**Activity 1**. From the text on heavy metals in chocolate, copy the passage starting with "Cadmium, on the" and going on through "the cocoa beans.".
**Activity 2**. In the text on heavy metals in chocolate, shorten the paragraph that begins "When harvested, cocoa beans" and keep its main facts.

**Given text**.

[Start of Attachment]

The CR report also says, “Our tests are not assessments of whether a product exceeds California’s or any other legal standard — they are meant to indicate which products had comparatively higher levels of heavy metals.”
CR also communicates its findings by reporting the results as percentages of the MADL supplied in an ounce of chocolate and a red color-coded designation for anything that exceeds 100 percent of CR’s levels, so that is misleading.
Much like the 2022 report, 2023’s implication that products exceeding 100 percent of the assigned values are unsafe, which is wildly misleading.
As Johns Hopkins Medicine toxicologist Andrew Stolbach told NPR, “MADLs are set to be very conservative to account for people with higher risk due to their age and other medical conditions. … When the chocolate is consumed in moderate amounts, the lead and cadmium levels are nothing to worry about.”
Like the CR report states, dark chocolate is typically higher in heavy metals than milk chocolate — the cocoa content is higher.
So, where does lead in chocolate and cocoa come from? Lead comes from many sources, including soil, dust, and deposition from power plants around the world, and can adhere to the outer shells of cocoa beans after they are extracted from the pods.
When harvested, cocoa beans are naturally covered with a sticky cacao pulp, which allows lead to cling to the beans while they are being fermented and dried in the open in the tropical countries where cocoa is grown. The shells are removed at the beginning of the chocolate-making process.
Cadmium, on the other hand, can be found in chocolate and cocoa due to its presence in tropical soils where crops are cultivated and harvested. Cocoa trees absorb cadmium from soils via their roots and despot it into the nibs (or center) of the cocoa beans.
The Food and Drug Administration told CR that, “While the presence of cadmium and lead in chocolate has been the subject of considerable media attention, experts from around the world have found that chocolate is a minor source of exposure to these contaminants internationally.”

[End of Attachment]

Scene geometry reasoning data
[Start of Attachment]

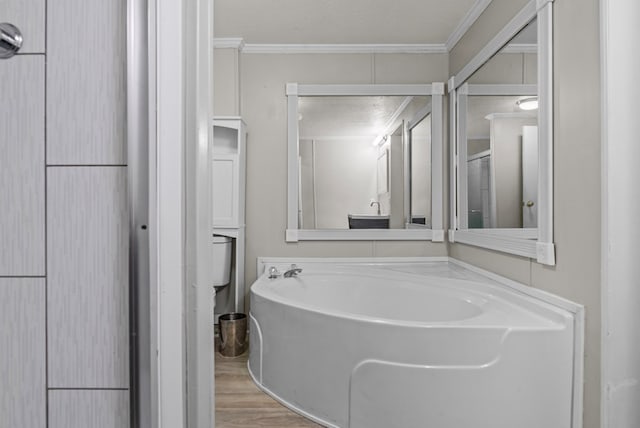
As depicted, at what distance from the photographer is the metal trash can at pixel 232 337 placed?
282cm

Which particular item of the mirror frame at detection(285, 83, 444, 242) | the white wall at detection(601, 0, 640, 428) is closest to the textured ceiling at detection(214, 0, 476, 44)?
the mirror frame at detection(285, 83, 444, 242)

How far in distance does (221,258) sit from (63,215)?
2.46 metres

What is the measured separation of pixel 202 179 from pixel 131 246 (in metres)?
0.15

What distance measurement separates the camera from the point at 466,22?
265 cm

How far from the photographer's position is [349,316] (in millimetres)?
1833

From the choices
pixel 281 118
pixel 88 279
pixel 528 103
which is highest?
pixel 281 118

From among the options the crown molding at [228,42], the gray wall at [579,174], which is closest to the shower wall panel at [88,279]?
the gray wall at [579,174]

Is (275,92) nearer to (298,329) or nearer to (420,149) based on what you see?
(420,149)

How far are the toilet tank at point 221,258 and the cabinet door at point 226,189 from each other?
138 millimetres

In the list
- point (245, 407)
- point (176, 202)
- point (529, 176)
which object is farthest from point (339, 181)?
point (176, 202)

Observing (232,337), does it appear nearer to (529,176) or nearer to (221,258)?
(221,258)

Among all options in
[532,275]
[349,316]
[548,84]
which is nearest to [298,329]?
[349,316]

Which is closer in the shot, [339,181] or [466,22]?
[466,22]

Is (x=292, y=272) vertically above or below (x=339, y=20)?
below
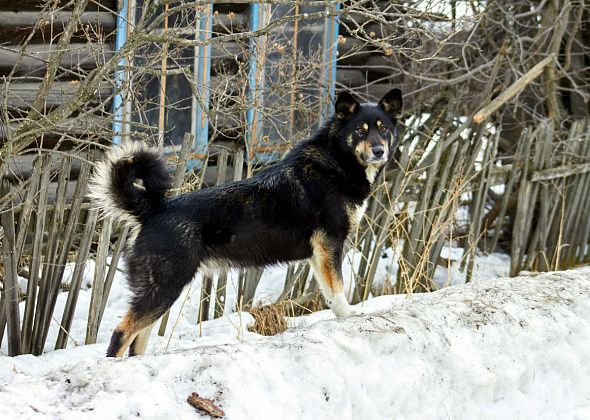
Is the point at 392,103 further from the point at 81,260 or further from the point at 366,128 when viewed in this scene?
the point at 81,260

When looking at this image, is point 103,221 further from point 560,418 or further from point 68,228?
point 560,418

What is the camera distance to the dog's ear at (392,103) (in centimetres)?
520

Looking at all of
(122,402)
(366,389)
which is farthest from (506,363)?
(122,402)

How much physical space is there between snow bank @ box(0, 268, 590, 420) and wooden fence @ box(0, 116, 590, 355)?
0.46 metres

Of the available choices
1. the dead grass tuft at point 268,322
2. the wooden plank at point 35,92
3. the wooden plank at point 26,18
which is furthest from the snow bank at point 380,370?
the wooden plank at point 26,18

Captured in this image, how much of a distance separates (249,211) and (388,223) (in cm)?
244

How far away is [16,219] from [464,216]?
761 cm

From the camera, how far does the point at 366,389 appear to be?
3.74 metres

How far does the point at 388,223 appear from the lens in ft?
22.7

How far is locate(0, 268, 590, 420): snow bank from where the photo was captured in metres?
3.17

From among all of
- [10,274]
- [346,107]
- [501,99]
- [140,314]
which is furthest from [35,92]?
[501,99]

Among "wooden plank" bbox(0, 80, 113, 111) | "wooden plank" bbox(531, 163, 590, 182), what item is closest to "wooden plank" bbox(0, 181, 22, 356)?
"wooden plank" bbox(0, 80, 113, 111)

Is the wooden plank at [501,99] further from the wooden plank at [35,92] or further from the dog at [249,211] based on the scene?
the wooden plank at [35,92]

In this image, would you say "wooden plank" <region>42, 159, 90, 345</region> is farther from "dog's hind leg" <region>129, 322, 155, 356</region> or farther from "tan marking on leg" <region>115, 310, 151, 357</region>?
"tan marking on leg" <region>115, 310, 151, 357</region>
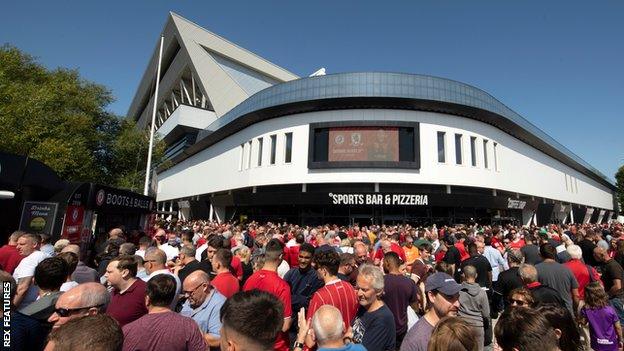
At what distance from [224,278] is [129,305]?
110 centimetres

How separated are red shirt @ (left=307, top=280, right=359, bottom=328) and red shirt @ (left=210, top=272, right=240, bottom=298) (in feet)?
4.02

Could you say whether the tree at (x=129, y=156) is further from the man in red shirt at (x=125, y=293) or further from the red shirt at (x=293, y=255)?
the man in red shirt at (x=125, y=293)

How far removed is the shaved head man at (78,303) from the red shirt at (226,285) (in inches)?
60.3

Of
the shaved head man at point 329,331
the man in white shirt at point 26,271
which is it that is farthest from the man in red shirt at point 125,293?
the shaved head man at point 329,331

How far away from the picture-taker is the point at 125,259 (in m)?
3.85

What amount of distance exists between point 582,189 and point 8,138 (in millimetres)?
77286

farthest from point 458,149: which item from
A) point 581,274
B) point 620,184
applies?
point 620,184

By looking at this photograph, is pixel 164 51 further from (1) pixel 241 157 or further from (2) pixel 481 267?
(2) pixel 481 267

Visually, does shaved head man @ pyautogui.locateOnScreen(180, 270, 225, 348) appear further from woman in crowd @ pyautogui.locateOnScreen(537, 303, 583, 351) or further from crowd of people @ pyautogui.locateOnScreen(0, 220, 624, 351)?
woman in crowd @ pyautogui.locateOnScreen(537, 303, 583, 351)

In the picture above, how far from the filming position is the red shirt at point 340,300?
3291mm

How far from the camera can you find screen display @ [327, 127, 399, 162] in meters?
26.3

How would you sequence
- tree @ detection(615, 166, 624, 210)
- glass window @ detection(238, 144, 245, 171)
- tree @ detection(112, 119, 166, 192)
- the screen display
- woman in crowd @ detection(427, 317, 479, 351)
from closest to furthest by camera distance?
woman in crowd @ detection(427, 317, 479, 351), tree @ detection(112, 119, 166, 192), the screen display, glass window @ detection(238, 144, 245, 171), tree @ detection(615, 166, 624, 210)

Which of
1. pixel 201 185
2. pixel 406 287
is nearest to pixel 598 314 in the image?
pixel 406 287

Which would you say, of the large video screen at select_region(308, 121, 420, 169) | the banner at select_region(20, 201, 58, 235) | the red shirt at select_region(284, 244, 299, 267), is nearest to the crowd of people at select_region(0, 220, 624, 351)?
the red shirt at select_region(284, 244, 299, 267)
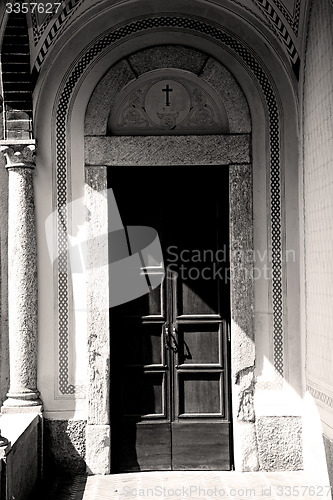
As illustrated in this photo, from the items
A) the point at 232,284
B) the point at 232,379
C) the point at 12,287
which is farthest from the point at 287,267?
the point at 12,287

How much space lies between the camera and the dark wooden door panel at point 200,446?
700 cm

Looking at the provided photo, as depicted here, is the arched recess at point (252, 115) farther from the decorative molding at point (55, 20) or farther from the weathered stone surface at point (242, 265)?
the decorative molding at point (55, 20)

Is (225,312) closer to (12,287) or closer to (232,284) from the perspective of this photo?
(232,284)

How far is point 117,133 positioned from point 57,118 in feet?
1.81

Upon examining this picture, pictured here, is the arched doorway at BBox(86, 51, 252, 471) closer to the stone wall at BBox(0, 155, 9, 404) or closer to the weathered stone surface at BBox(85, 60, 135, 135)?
the weathered stone surface at BBox(85, 60, 135, 135)

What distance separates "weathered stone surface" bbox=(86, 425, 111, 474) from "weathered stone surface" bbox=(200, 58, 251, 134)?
2.90 m

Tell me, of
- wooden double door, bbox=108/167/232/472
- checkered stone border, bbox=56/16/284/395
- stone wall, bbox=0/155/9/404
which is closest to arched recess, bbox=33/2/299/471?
checkered stone border, bbox=56/16/284/395

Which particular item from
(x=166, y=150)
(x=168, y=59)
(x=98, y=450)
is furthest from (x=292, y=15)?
(x=98, y=450)

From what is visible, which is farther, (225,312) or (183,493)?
(225,312)

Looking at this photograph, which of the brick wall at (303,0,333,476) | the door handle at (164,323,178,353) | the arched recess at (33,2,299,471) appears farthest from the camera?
the door handle at (164,323,178,353)

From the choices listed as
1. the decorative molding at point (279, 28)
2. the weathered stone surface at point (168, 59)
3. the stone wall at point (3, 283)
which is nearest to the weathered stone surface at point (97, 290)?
the stone wall at point (3, 283)

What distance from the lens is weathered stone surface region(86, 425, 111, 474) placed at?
685cm

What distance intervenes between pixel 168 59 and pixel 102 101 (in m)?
0.71

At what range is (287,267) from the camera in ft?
22.9
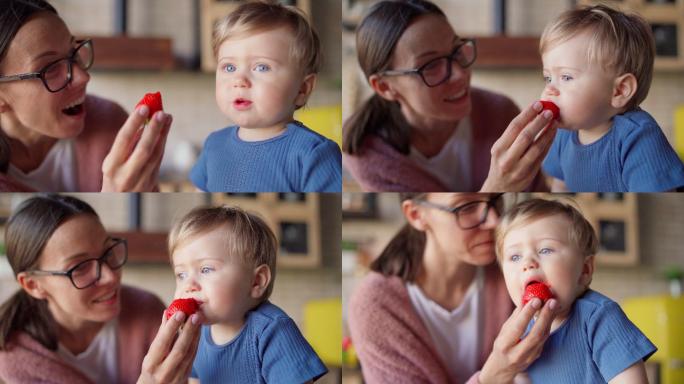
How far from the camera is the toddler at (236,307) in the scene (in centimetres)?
101

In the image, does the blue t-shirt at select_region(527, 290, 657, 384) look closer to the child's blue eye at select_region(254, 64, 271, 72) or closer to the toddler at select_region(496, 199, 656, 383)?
the toddler at select_region(496, 199, 656, 383)

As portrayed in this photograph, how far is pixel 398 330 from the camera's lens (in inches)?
41.3

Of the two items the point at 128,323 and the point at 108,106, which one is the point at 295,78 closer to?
the point at 108,106

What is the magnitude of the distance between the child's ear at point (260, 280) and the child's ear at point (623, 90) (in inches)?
14.5

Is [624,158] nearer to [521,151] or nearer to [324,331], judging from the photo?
[521,151]

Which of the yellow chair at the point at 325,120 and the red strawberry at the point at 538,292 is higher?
the yellow chair at the point at 325,120

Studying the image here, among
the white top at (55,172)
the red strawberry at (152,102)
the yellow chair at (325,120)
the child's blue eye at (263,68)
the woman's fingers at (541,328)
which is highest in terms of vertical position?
the child's blue eye at (263,68)

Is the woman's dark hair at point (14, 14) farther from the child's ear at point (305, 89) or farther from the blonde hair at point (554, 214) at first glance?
the blonde hair at point (554, 214)

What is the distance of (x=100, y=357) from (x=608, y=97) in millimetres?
565

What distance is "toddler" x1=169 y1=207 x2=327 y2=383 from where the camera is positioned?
1007 mm

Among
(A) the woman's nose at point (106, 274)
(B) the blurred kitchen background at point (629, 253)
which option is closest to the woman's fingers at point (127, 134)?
(A) the woman's nose at point (106, 274)

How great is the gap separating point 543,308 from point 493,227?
100 millimetres

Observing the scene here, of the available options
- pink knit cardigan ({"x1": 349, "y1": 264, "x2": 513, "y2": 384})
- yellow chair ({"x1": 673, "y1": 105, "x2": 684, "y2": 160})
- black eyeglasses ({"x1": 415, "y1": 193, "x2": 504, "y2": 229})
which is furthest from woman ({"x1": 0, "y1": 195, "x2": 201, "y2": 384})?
yellow chair ({"x1": 673, "y1": 105, "x2": 684, "y2": 160})

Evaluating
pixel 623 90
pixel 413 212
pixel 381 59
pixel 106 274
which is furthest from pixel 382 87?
pixel 106 274
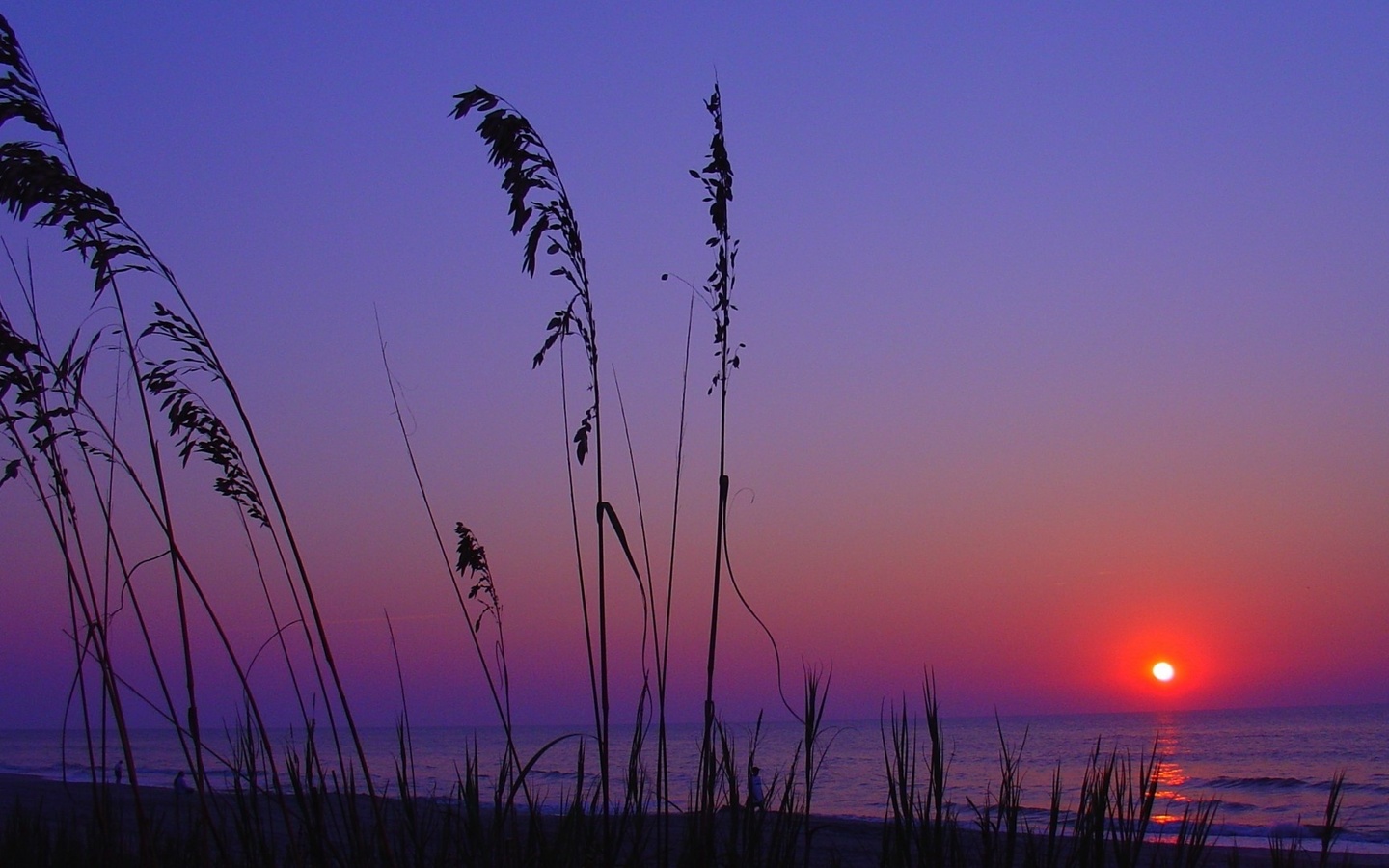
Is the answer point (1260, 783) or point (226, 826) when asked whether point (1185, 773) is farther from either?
point (226, 826)

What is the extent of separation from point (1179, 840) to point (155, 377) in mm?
2266

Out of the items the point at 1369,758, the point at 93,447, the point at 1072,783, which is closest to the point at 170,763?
the point at 1072,783

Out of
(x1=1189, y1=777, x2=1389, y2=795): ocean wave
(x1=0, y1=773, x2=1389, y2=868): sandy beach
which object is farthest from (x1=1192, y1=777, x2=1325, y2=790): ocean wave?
(x1=0, y1=773, x2=1389, y2=868): sandy beach

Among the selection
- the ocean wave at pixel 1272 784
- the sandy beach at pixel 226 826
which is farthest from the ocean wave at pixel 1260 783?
the sandy beach at pixel 226 826

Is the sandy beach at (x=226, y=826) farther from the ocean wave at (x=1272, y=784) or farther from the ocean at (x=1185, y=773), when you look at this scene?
the ocean wave at (x=1272, y=784)

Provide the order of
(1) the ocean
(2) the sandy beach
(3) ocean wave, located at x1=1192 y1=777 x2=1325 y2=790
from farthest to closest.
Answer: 1. (3) ocean wave, located at x1=1192 y1=777 x2=1325 y2=790
2. (1) the ocean
3. (2) the sandy beach

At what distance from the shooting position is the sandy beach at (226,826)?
98.4 inches

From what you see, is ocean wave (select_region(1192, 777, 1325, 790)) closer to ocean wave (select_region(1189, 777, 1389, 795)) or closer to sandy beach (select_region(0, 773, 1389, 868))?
ocean wave (select_region(1189, 777, 1389, 795))

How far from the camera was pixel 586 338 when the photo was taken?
6.53ft

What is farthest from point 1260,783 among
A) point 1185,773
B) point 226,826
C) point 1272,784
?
point 226,826

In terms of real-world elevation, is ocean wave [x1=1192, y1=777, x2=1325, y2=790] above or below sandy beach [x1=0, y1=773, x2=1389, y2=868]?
below

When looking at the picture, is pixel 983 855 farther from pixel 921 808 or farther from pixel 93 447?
pixel 93 447

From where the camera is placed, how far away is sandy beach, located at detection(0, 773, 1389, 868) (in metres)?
2.50

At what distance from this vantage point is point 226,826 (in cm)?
488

[End of Attachment]

**Exercise solution 1**.
Cadmium, on the other hand, can be found in chocolate and cocoa due to its presence in tropical soils where crops are cultivated and harvested. Cocoa trees absorb cadmium from soils via their roots and despot it into the nibs (or center) of the cocoa beans.

**Exercise solution 2**. Harvested cocoa beans are coated in sticky cacao pulp. This pulp lets lead cling to them while they ferment and dry in the open in the tropical countries where cocoa grows. The shells are removed at the start of chocolate-making.